Let $L/F$. Let $K_1/F$ and $K_2/F$ be such that $K_1,K_2\subseteq L$. Let $K_1{K}_2$ denote the smallest field containing $K_1$ and $K_2$.

[!Example]
Let ${\alpha }_1,\dots ,{\alpha }_n\in L$ be such that $K_2=F({\alpha }_1,\dots ,{\alpha }_n)$. If $K_1\subseteq L$ is any field, then $K_1{K}_2=K_1({\alpha }_1,\dots ,{\alpha }_n)$.

[!Example]
Let $p,q$ be prime numbers. Let ${\eta }_p$ and ${\eta }_q$ be roots of unity. $K_1=\mathbb{Q}({\eta }_p)$, $K_2=\mathbb{Q}({\eta }_q)$.

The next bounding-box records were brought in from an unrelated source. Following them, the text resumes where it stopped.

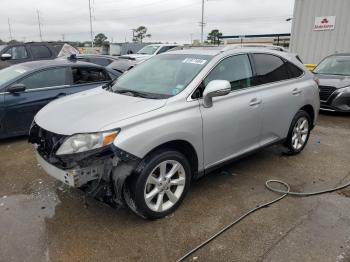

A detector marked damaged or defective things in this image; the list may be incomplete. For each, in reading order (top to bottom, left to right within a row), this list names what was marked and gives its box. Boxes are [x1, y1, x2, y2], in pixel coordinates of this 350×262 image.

crumpled hood [316, 73, 350, 89]
crumpled hood [34, 87, 166, 135]
broken headlight [55, 129, 119, 156]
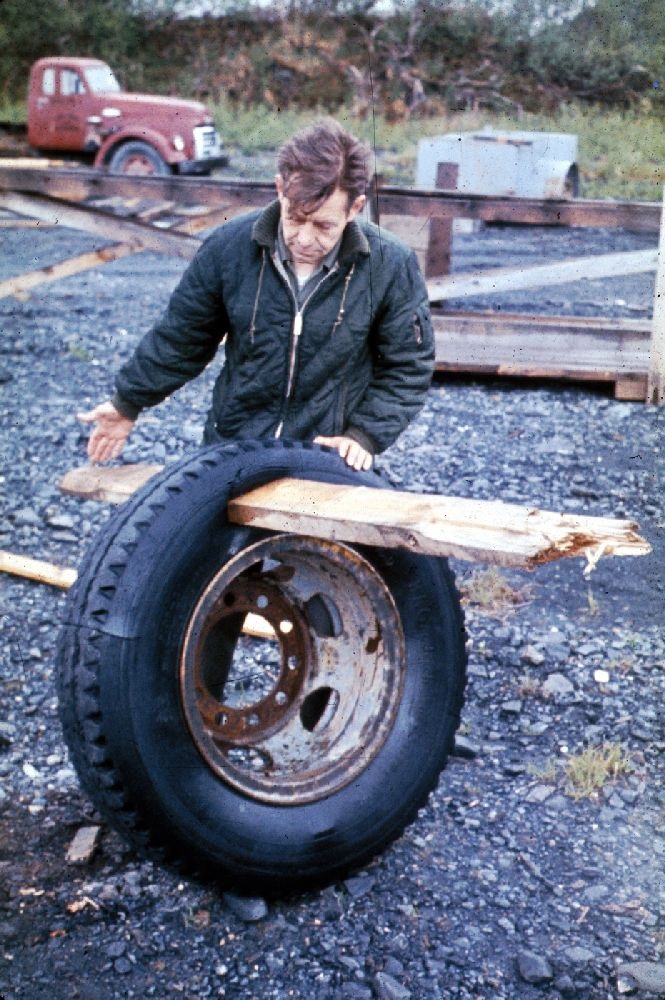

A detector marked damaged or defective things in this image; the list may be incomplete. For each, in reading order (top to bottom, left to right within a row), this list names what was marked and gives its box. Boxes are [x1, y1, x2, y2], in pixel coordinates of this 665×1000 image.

rusty wheel rim [178, 532, 404, 804]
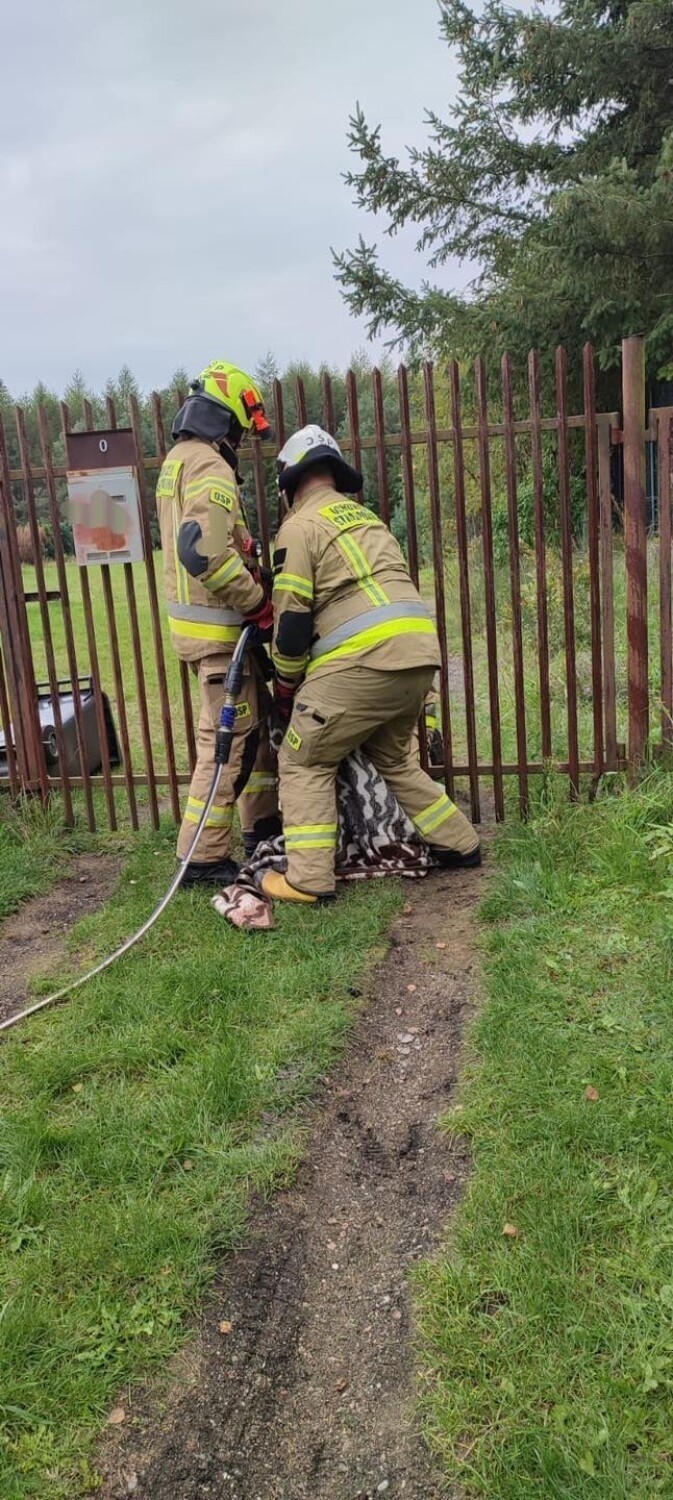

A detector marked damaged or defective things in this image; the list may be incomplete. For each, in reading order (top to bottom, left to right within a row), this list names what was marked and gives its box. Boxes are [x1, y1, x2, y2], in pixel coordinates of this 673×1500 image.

rusty metal fence [0, 334, 665, 828]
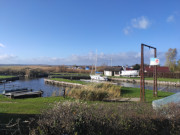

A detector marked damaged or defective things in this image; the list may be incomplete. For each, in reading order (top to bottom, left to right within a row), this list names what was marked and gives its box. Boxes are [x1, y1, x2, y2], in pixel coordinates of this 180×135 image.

rusty metal structure [141, 43, 158, 102]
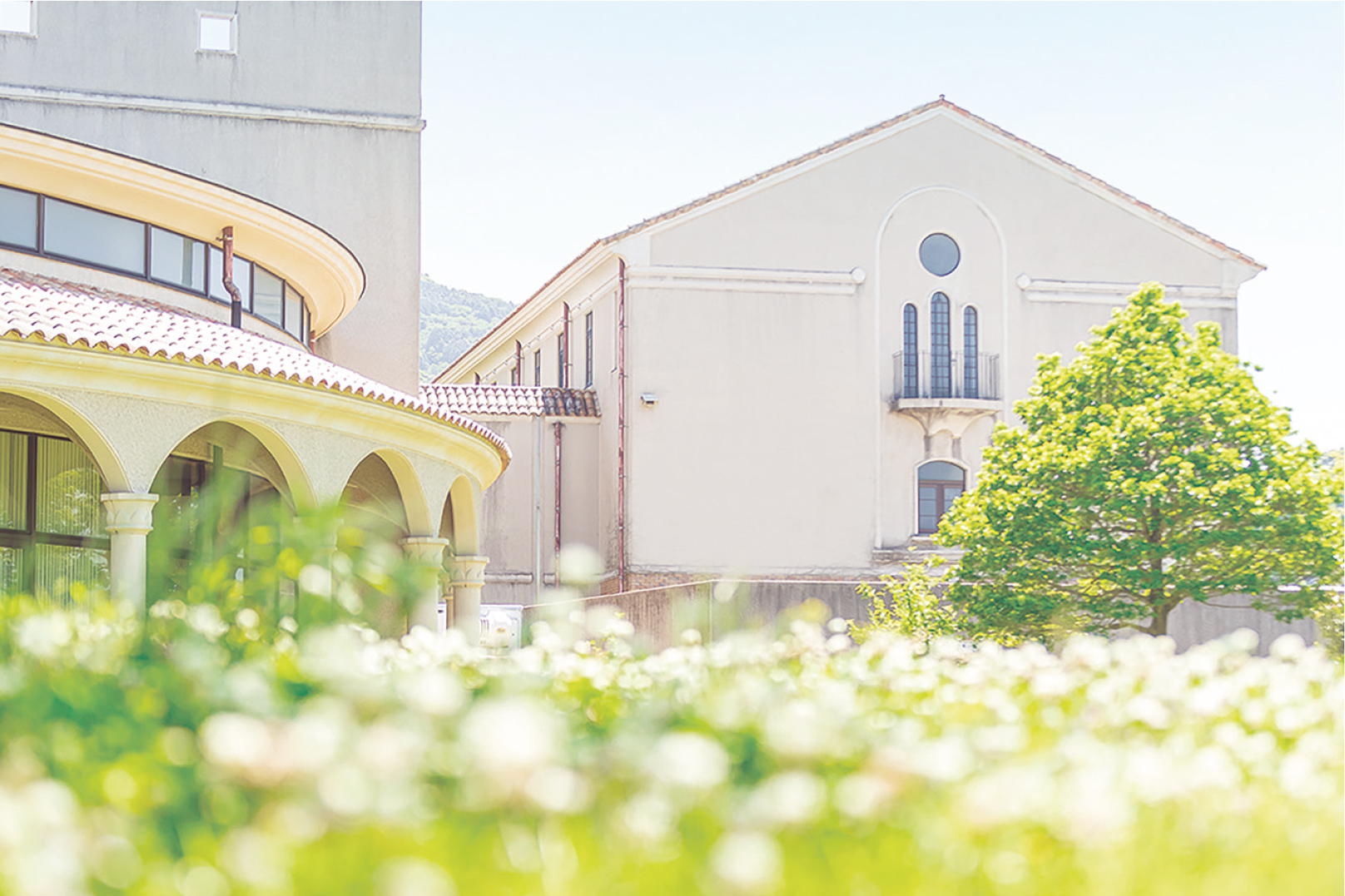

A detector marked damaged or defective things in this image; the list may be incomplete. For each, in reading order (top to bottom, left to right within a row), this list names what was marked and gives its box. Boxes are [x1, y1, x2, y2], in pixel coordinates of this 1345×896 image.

rusty downspout [221, 225, 245, 329]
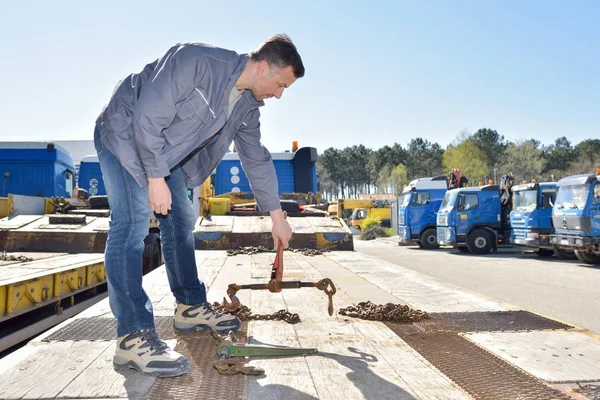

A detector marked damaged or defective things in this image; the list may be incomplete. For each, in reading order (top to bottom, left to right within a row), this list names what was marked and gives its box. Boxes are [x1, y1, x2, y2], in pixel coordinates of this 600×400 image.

rusty chain [338, 302, 432, 324]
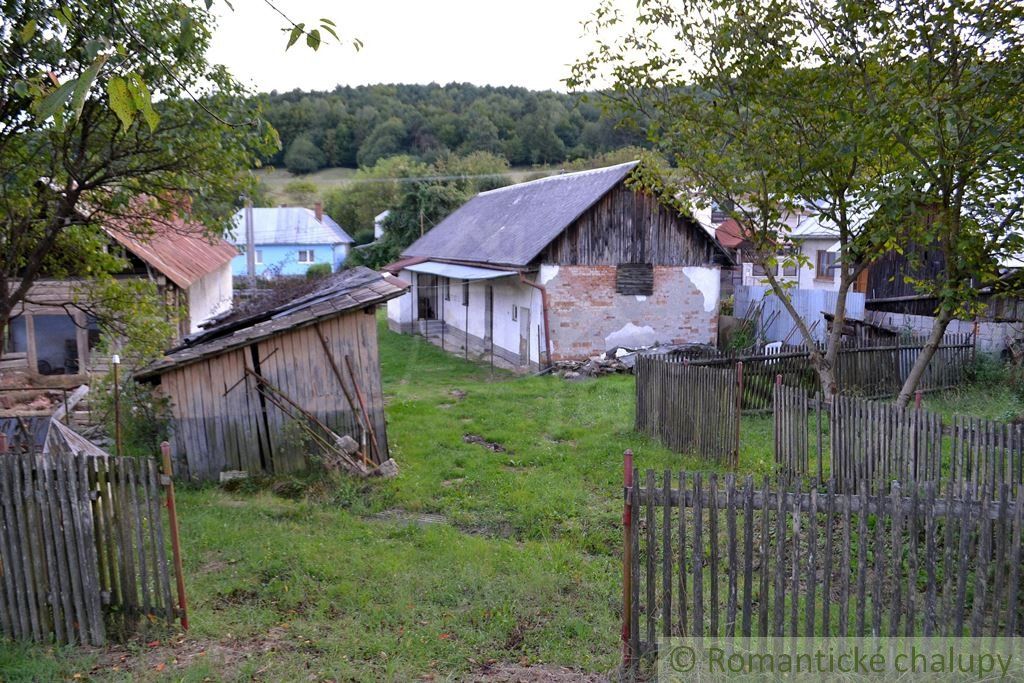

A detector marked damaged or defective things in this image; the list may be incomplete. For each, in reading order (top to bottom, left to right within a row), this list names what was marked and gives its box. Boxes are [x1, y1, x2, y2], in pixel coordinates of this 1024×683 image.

rusty metal roof [105, 218, 237, 290]
rusty metal roof [136, 266, 407, 382]
rusty metal post [158, 444, 189, 630]
rusty metal post [618, 448, 634, 667]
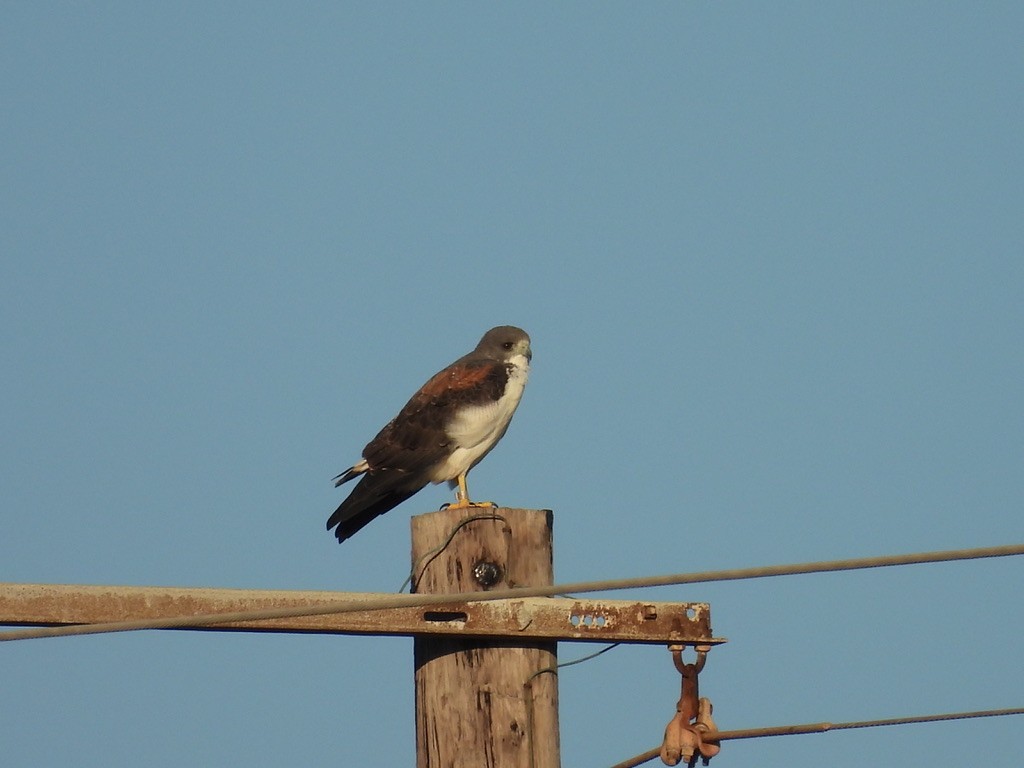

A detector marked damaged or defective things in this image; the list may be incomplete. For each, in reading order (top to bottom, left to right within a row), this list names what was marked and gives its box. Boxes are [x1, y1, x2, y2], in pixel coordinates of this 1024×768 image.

rusty metal crossarm [0, 585, 729, 647]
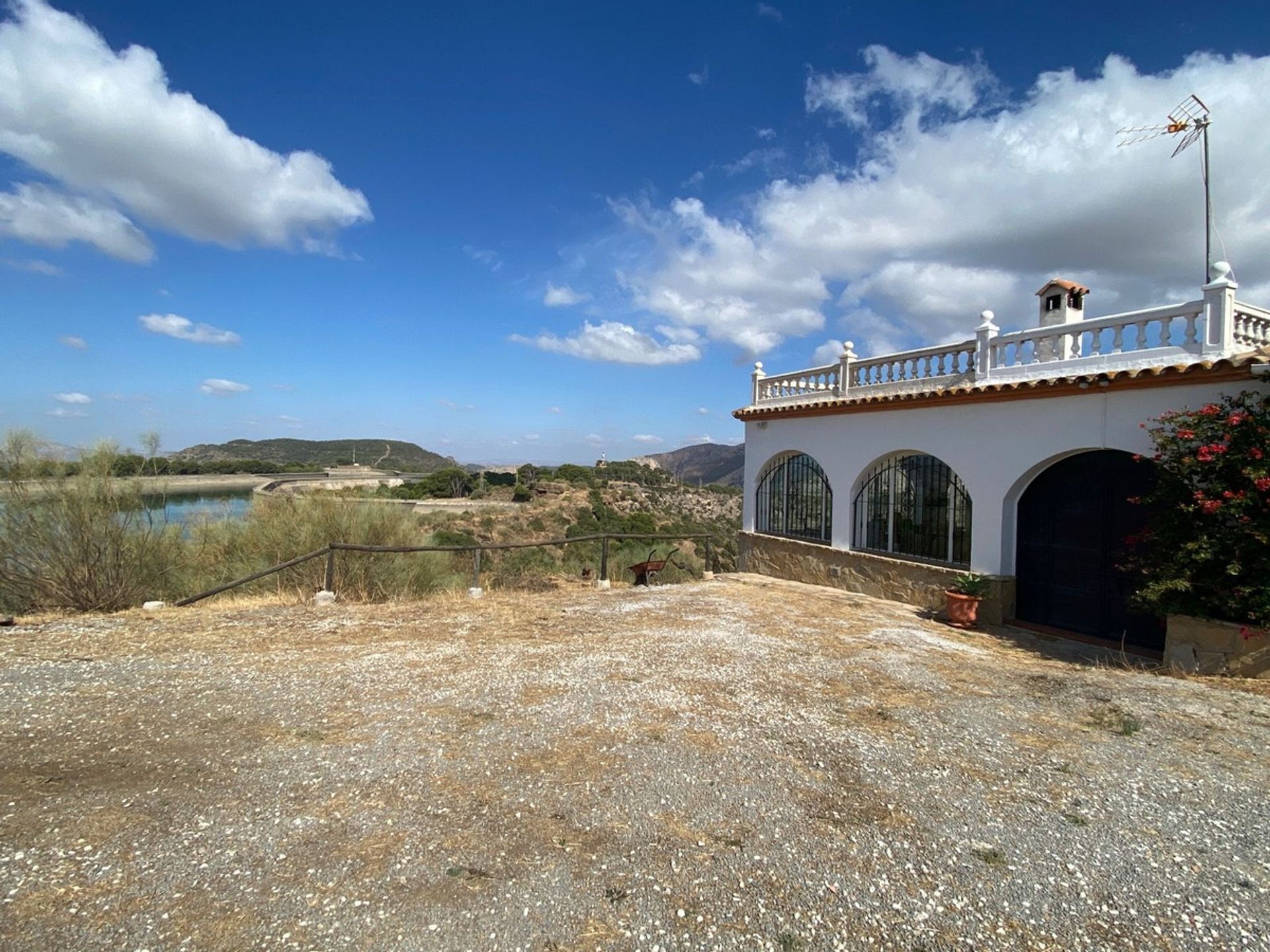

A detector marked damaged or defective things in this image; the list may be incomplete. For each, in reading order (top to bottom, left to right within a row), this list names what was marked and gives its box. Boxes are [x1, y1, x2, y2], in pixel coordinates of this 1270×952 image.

rusty wheelbarrow [627, 547, 683, 584]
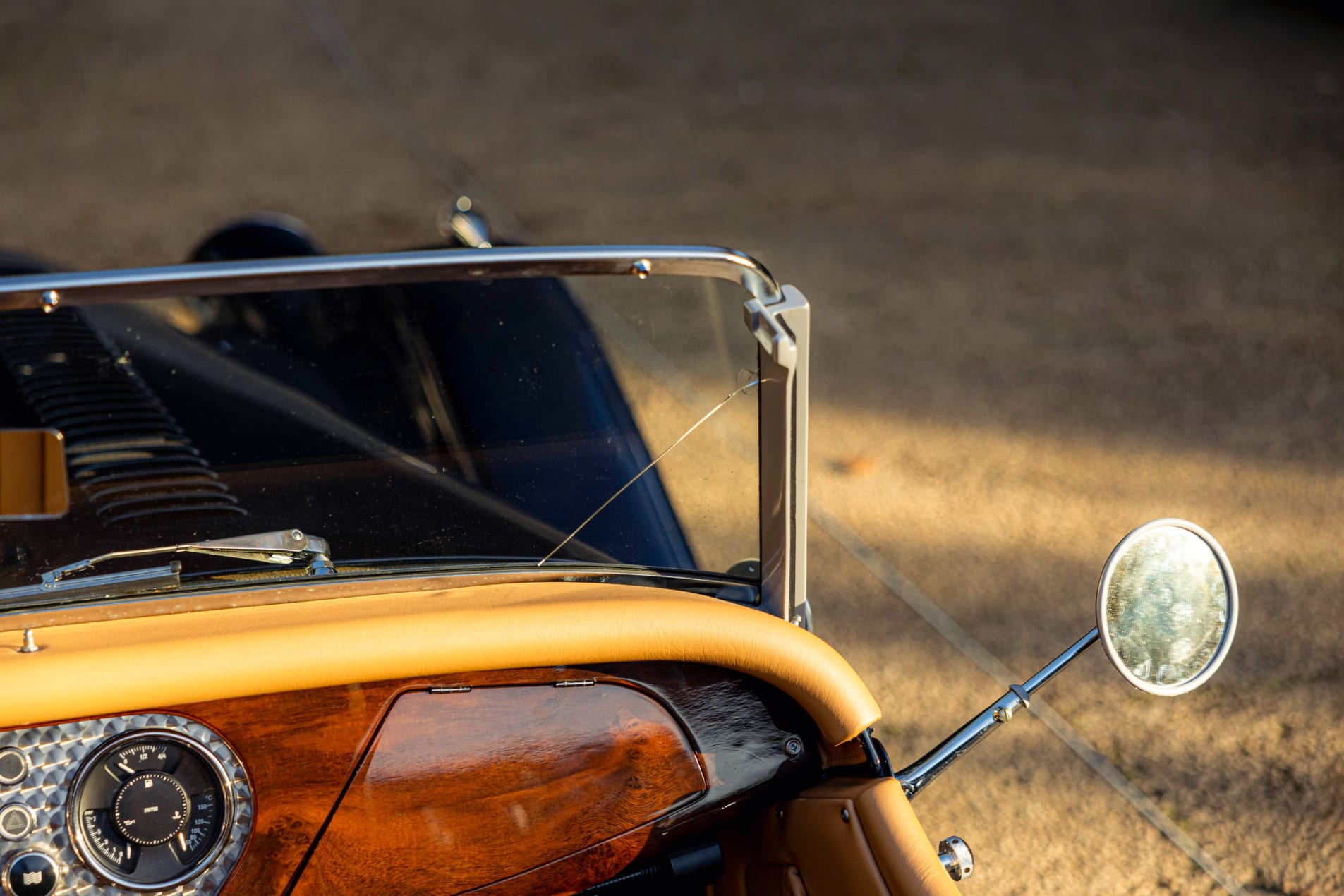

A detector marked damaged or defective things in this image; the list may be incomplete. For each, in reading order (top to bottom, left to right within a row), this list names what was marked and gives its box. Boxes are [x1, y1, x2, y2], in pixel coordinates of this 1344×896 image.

cracked windshield [0, 274, 756, 604]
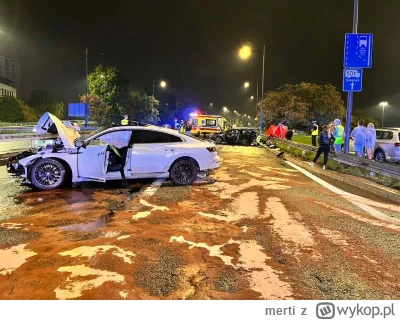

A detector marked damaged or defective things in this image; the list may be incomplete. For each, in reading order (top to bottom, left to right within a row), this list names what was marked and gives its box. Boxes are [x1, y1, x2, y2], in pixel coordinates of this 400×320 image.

white damaged sedan [15, 112, 220, 189]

Show that $K_1{K}_2=\mathbb{Q}({\eta }_{pq})$.

Let $1=mp+nq$. Then,

$$\begin{array}{r}{e}^{2\pi i/pq}=(e^{2\pi i/p}{)}^m(e^{2\pi i/q}{)}^n\end{array}$$

so $\supseteq$ is clear. $\subseteq$ is also clear.

[!Example]
Let $F=\mathbb{Q}$. Let $\alpha$ be a cube root of $2$ and $\omega$ be a cube root of unity. Let $\psi :\mathbb{Q}[\alpha ]\to \mathbb{Q}[\alpha w]$ by $\alpha \mapsto \alpha \omega$. If $\alpha$ is a root of $f(x)$, then $\alpha \omega$ is also a root of $f(x)$.

[!Question]
Let $F$ be a field and $f(x)\in F[x]$. A field extension $K/F$ such that $K$ contains all roots of $f$ is called the splitting field of $F$.